Ma préférence va à son livre «Americanah», pour l’histoire, mais le style de Chimamanda Ngozi Adichie m’a à nouveau emballée. Cette femme a le don d’instantanément nous transporter au Nigeria et de nous faire goûter un peu d’une autre culture. 

Lorsque Tatie Ifeoma et ses deux enfants réussissent à émigrer aux États-Unis, rien ne sera plus pareil. Ni pour eux, ni pour Kambili et Jaja.

«Bien sûr, il n’y a jamais de coupure de courant et l’eau chaude coule au robinet, mais nous ne rions plus, écrit-elle, parce que nous n’avons pas le temps de rire, parce que nous ne nous voyons même pas.»

Une chute surprenante attend le lecteur au contour, et non des moindres. Bouleversant.

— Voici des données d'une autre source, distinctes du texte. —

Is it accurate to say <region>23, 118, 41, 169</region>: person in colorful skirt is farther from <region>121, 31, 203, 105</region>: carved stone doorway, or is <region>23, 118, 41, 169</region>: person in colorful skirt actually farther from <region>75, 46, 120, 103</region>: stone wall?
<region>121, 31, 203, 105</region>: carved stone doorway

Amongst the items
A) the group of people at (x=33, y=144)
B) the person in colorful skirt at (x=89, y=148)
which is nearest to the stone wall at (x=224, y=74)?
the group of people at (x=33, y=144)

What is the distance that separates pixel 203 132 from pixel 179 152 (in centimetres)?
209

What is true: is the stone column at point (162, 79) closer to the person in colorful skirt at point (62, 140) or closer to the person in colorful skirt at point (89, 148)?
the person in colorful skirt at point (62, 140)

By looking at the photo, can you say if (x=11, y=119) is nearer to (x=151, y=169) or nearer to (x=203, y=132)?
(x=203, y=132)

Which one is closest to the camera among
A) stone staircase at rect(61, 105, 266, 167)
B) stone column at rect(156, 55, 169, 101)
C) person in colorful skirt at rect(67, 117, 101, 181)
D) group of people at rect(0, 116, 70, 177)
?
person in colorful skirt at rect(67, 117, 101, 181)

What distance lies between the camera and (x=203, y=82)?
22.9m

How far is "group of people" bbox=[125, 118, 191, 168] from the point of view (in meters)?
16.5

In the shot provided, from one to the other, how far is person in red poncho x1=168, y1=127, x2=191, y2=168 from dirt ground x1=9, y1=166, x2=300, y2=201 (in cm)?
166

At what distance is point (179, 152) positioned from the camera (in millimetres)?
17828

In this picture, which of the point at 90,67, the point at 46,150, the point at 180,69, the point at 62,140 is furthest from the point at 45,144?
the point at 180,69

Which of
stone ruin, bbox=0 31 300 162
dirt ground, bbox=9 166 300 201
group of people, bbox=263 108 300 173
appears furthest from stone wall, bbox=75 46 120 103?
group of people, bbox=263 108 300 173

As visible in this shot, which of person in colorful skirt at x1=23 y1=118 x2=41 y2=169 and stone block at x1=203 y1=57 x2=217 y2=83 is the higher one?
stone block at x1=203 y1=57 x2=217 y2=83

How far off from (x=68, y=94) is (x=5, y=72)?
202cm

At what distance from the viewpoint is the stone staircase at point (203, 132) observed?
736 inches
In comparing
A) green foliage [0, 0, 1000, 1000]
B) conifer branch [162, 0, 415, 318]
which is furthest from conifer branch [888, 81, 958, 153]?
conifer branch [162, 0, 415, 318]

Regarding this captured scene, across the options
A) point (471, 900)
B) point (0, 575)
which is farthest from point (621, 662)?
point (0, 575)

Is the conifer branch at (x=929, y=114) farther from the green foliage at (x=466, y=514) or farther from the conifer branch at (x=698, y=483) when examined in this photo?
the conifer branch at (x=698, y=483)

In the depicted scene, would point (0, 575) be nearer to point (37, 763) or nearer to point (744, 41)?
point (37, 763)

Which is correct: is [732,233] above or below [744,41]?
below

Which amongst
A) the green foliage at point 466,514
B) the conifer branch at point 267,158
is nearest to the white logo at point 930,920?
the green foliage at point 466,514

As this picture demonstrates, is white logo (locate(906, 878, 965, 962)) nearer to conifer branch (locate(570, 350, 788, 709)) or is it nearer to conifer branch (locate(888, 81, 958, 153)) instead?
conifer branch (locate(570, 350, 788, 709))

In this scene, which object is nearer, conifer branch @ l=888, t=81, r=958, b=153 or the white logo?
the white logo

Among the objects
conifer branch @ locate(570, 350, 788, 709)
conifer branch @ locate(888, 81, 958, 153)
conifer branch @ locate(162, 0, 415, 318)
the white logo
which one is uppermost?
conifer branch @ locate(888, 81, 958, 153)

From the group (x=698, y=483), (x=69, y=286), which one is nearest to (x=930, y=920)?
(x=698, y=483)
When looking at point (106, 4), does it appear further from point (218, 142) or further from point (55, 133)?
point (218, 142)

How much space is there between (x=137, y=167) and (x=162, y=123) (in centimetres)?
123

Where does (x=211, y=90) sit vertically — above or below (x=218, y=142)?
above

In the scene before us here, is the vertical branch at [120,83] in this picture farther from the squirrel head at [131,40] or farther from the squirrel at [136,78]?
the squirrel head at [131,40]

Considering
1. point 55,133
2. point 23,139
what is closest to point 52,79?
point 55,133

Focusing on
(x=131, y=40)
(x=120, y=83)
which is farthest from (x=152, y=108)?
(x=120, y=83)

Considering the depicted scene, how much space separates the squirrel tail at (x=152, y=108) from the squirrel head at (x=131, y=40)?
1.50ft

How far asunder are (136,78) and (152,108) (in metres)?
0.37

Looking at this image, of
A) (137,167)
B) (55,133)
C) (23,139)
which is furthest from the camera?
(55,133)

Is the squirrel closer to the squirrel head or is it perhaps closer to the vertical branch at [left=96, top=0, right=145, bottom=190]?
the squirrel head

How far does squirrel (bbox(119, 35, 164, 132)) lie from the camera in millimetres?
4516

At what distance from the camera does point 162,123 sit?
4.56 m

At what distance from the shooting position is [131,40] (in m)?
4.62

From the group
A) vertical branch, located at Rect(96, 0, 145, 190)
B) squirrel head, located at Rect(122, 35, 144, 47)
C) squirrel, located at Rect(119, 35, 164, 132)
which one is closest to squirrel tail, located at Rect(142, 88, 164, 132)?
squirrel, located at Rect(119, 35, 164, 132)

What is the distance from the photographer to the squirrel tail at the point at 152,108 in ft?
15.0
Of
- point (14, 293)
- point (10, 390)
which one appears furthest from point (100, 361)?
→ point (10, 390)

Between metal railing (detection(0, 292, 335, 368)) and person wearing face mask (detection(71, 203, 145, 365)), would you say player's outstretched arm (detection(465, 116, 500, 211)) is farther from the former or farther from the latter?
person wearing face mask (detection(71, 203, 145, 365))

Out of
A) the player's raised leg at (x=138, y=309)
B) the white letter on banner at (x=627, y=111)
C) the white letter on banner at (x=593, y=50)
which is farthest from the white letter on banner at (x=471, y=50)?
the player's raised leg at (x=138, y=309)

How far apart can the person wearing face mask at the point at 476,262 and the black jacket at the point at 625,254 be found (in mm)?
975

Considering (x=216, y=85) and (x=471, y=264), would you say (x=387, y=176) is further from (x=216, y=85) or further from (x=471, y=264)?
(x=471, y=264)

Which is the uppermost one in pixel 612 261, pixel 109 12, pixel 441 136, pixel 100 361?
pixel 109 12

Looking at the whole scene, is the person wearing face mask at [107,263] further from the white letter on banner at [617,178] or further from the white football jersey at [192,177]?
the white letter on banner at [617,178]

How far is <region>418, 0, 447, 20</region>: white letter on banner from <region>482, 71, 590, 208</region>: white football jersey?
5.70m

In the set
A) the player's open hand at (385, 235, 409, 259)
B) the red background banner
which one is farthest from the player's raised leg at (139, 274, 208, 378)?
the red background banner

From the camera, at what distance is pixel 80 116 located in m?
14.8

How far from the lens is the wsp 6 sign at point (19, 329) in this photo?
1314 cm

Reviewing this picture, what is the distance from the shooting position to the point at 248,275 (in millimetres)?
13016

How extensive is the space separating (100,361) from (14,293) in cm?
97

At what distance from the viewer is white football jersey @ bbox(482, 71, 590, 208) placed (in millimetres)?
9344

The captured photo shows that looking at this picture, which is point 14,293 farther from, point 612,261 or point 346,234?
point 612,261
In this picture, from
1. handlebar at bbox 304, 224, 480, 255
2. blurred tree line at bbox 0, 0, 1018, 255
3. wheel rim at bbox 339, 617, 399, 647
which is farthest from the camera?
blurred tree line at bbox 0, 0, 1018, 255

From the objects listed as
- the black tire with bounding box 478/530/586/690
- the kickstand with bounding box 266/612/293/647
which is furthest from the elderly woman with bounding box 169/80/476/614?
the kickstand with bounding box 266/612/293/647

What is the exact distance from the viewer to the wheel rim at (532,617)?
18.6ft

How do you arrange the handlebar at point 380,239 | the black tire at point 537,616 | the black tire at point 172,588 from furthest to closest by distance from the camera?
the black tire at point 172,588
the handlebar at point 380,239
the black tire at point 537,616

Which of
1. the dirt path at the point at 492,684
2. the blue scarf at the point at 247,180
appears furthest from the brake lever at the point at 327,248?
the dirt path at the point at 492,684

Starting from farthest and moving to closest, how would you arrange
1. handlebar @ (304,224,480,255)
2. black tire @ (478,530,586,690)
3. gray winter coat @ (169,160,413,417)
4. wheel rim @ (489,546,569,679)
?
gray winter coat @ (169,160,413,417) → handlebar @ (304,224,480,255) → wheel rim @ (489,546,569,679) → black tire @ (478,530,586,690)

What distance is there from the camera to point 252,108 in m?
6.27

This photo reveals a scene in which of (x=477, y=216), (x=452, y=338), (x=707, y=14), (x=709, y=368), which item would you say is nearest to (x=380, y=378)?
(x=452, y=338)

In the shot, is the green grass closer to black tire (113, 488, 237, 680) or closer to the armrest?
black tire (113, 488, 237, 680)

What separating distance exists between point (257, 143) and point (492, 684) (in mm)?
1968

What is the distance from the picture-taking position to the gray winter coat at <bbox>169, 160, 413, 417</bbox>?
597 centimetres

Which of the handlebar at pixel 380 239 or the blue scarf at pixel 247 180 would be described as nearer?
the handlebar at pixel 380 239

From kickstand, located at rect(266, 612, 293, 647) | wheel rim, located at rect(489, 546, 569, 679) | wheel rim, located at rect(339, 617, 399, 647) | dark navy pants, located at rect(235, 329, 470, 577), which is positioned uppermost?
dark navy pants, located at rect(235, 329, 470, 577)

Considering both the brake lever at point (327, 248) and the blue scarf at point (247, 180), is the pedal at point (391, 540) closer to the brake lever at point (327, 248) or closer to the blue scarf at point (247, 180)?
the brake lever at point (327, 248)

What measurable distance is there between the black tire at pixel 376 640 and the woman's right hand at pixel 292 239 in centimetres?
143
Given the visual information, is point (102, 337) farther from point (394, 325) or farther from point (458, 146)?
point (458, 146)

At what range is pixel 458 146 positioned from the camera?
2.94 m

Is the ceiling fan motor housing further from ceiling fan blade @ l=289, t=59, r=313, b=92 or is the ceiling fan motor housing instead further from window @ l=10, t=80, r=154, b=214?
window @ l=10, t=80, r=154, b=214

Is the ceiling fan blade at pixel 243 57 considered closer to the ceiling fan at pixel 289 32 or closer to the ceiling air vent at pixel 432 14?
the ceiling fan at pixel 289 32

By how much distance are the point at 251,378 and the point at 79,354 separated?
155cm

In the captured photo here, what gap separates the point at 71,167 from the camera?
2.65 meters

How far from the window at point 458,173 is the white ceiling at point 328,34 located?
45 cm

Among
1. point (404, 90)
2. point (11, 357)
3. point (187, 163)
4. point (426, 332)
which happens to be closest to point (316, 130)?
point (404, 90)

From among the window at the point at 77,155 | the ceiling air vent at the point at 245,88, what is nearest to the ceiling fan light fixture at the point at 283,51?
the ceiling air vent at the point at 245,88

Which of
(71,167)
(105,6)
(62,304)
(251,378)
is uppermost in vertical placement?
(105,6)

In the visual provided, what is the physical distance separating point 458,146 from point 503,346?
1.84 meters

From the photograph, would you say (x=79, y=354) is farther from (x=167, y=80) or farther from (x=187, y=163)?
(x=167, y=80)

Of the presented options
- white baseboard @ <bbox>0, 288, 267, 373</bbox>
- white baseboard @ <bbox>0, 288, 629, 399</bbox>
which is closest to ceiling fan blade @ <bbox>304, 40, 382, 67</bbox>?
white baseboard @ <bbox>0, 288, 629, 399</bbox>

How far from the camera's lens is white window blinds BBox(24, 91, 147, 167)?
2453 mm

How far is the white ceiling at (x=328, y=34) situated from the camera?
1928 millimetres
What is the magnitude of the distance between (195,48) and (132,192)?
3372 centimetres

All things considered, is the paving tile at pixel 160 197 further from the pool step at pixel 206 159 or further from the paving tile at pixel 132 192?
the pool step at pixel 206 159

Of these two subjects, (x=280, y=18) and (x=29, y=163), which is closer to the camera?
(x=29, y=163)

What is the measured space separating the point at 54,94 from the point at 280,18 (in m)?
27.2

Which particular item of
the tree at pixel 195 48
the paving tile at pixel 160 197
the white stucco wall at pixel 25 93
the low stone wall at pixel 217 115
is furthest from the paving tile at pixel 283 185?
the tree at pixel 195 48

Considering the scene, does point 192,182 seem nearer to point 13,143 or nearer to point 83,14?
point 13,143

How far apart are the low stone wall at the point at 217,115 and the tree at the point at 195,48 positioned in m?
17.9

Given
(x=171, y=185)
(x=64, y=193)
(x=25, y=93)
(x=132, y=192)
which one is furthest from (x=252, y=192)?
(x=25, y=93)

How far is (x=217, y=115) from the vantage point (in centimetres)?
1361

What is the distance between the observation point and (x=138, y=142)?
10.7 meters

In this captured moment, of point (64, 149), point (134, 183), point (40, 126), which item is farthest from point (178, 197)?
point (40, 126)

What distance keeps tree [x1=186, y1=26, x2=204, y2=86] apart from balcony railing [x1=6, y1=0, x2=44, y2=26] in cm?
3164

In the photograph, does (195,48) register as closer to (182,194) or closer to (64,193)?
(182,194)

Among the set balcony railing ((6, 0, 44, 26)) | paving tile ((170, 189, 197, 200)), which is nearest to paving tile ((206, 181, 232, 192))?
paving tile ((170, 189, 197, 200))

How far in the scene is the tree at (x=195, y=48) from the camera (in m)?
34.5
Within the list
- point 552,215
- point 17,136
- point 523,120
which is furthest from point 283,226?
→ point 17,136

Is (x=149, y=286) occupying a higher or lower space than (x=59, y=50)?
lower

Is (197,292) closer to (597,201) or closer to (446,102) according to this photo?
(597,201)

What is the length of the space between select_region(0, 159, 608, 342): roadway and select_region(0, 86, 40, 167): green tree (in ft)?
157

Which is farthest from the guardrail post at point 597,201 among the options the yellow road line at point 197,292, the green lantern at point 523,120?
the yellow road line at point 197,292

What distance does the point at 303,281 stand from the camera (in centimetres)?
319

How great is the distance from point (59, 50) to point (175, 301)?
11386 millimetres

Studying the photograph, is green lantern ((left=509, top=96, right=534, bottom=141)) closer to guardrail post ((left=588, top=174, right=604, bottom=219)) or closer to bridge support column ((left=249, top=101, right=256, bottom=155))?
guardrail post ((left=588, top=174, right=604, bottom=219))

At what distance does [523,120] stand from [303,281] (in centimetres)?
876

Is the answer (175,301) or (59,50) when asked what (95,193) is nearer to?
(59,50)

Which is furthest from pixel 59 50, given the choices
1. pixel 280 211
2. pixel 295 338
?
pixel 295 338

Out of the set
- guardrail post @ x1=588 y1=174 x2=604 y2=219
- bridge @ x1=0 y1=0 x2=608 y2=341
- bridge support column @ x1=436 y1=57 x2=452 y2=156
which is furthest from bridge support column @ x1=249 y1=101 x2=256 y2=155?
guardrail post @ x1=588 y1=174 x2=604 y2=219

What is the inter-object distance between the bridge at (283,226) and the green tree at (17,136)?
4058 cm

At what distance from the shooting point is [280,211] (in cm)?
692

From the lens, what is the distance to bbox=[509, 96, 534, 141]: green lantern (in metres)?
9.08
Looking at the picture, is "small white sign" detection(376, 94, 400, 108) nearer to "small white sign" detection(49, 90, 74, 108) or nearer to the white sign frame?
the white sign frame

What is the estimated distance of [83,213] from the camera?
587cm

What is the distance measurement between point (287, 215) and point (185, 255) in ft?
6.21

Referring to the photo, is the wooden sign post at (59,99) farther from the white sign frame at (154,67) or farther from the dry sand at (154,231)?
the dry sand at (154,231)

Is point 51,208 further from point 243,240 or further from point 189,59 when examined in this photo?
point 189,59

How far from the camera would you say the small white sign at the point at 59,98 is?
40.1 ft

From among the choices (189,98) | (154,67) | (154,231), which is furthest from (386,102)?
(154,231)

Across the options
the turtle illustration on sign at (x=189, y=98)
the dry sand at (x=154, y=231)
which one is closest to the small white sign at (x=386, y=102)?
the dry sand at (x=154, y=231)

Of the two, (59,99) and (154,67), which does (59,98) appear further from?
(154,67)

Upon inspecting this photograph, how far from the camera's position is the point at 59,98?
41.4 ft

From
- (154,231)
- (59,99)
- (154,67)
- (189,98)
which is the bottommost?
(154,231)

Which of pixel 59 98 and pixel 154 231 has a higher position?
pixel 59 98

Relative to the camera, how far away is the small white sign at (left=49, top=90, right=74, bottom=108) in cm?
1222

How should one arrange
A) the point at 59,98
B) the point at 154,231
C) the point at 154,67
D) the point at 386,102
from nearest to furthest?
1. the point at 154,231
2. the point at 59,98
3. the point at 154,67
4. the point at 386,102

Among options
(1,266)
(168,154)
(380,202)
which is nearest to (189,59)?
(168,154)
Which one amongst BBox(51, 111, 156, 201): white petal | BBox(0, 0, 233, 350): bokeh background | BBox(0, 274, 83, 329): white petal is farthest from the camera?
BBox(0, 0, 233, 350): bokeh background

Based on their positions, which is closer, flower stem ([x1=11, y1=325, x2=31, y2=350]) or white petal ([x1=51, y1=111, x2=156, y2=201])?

Folio, 2016, 416 pages (Éditions Anne Carrière en 2004), paru en 2003 sous le titre original «Purple hibiscus», traduit de l’anglais (Nigeria) par Mona de Pracontal.

7 Comments

  • meellaa

    Ifeoma est géniale, tellement vivante par rapport à la mère de Kambili écrasée par son époux. Une figure féminine révélatrice pour Kambili. Le sujet est tout de même très ciblé, mais bien traité. J’ai trouvé Americanah plus passionnant, car plus foisonnant. Ses nouvelles sont excellentes paraît-il.

  • Fanny

    Ce sera mon prochain livre de cette autrice. J’ai aimé Americanah et L’autre moitié du soleil (que je dois encore chroniquer..)

  • meellaa

    Tu as commencé par ses pavés!
    Je me réjouis de lire ta chronique sur L’autre moitié du soleil. Je garde ce titre en tête mais ce n’est pas une auteure dont j’ai envie de dévorer tous les livres à la suite. As-tu préféré Americanah ou L’autre moitié du soleil?

  • Fanny

    J’ai préféré Americanah. Je l’ai lu à sa sortie, je ne me rappelle plus des détails mais je me souviens avoir été subjuguée par cette histoire et les thèmes abordés.

  • Electra

    je l’ai dans ma PAL et je voulais le lire mais je reporte, entre temps j’ai lu l’une de ses nouvelles bref tu me donnes envie ! et je rebondis sur ce qu’a dit Marie-Claude, comment ai-je pu louper ton blog avant ?? heureusement que Marie-Claude t’a dénichée et parlé de toi sur son blogue.
    ravie de pouvoir à présent suivre tes aventures et de pouvoir remonter dans les anciens billets !

  • meellaa

    Merci pour ta visite et d’avoir pris le temps de laisser tous ces commentaires. Cela fait trois ans je crois, que je suis ton blog, mais sans jamais laisser de commentaires tu le sais… Il est très inspirant, un incontournable pour moi!!